- **EXERCISE DIRECTIONS**
Your task is to filter the entries and copy every line containing the string "ทธศาสตร".

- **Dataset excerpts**
..........
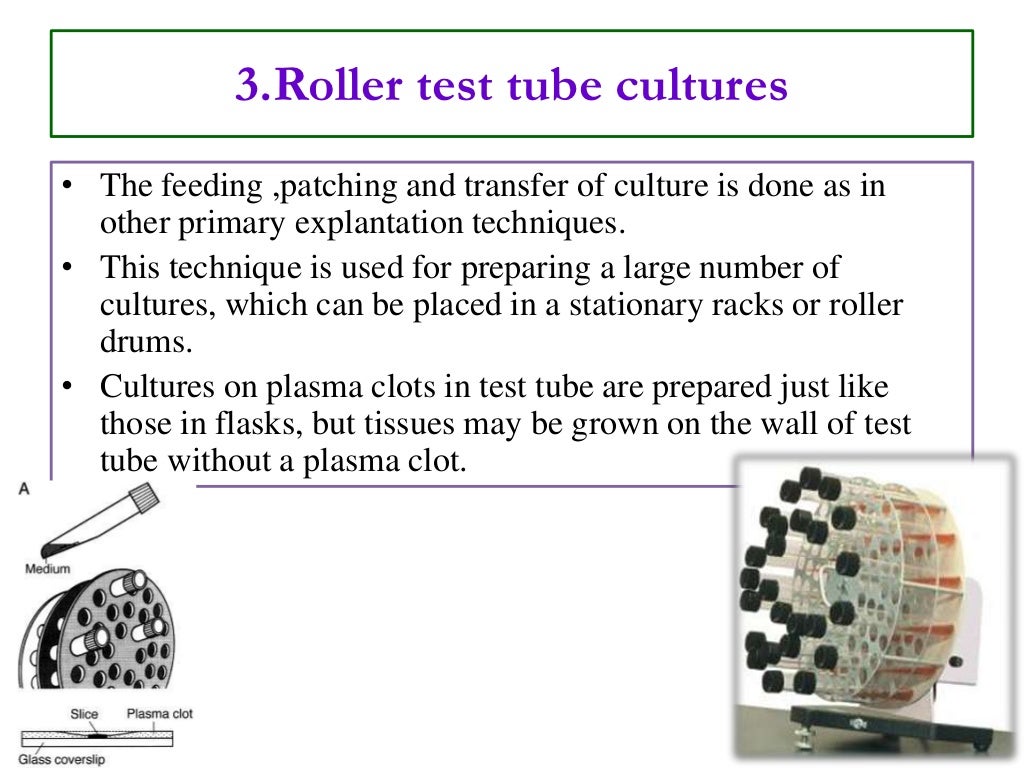 3.Roller test tube cultures

• The feeding ,patching and transfer of culture is done as in other primary explantation techniques.

• This technique is used for preparing a large number of cultures, which can be placed in a stationary racks or roller drums.

• Cultures on plasma clots in test tube are prepared just like those in flasks, but tissues may be grown on the wall of test tube without a plasma clot.

A

Medium

Slice

Plasma clot

Glass coverslip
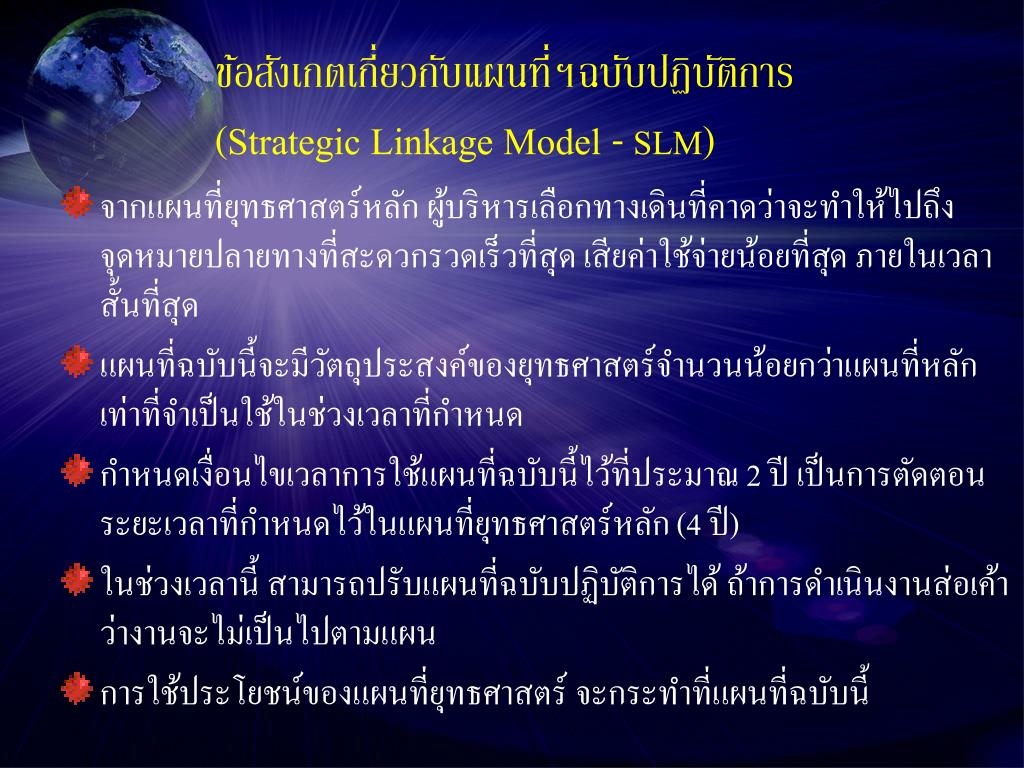 ข้อสังเกตเกี่ยวกับแผนที่ฯฉบับปฏิบัติการ
(Strategic Linkage Model - SLM)

จากแผนที่ยุทธศาสตร์หลัก ผู้บริหารเลือกทางเดินที่คาดว่าจะทำให้ไปถึงจุดหมายปลายทางที่สะดวกรวดเร็วที่สุด เสียค่าใช้จ่ายน้อยที่สุด ภายในเวลาสั้นที่สุด

แผนที่ฉบับนี้จะมีวัตถุประสงค์ของยุทธศาสตร์จำนวนน้อยกว่าแผนที่หลัก เท่าที่จำเป็นใช้ในช่วงเวลาที่กำหนด

กำหนดเงื่อนไขเวลาการใช้แผนที่ฉบับนี้ไว้ที่ประมาณ 2 ปี เป็นการตัดตอนระยะเวลาที่กำหนดไว้ในแผนที่ยุทธศาสตร์หลัก (4 ปี)

ในช่วงเวลานี้ สามารถปรับแผนที่ฉบับปฏิบัติการได้ ถ้าการดำเนินงานส่อเค้าว่างานจะไม่เป็นไปตามแผน

การใช้ประโยชน์ของแผนที่ยุทธศาสตร์ จะกระทำที่แผนที่ฉบับนี้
..........
- **ANSWER BELOW**
จากแผนที่ยุทธศาสตร์หลัก ผู้บริหารเลือกทางเดินที่คาดว่าจะทำให้ไปถึงจุดหมายปลายทางที่สะดวกรวดเร็วที่สุด เสียค่าใช้จ่ายน้อยที่สุด ภายในเวลาสั้นที่สุด
แผนที่ฉบับนี้จะมีวัตถุประสงค์ของยุทธศาสตร์จำนวนน้อยกว่าแผนที่หลัก เท่าที่จำเป็นใช้ในช่วงเวลาที่กำหนด
กำหนดเงื่อนไขเวลาการใช้แผนที่ฉบับนี้ไว้ที่ประมาณ 2 ปี เป็นการตัดตอนระยะเวลาที่กำหนดไว้ในแผนที่ยุทธศาสตร์หลัก (4 ปี)
การใช้ประโยชน์ของแผนที่ยุทธศาสตร์ จะกระทำที่แผนที่ฉบับนี้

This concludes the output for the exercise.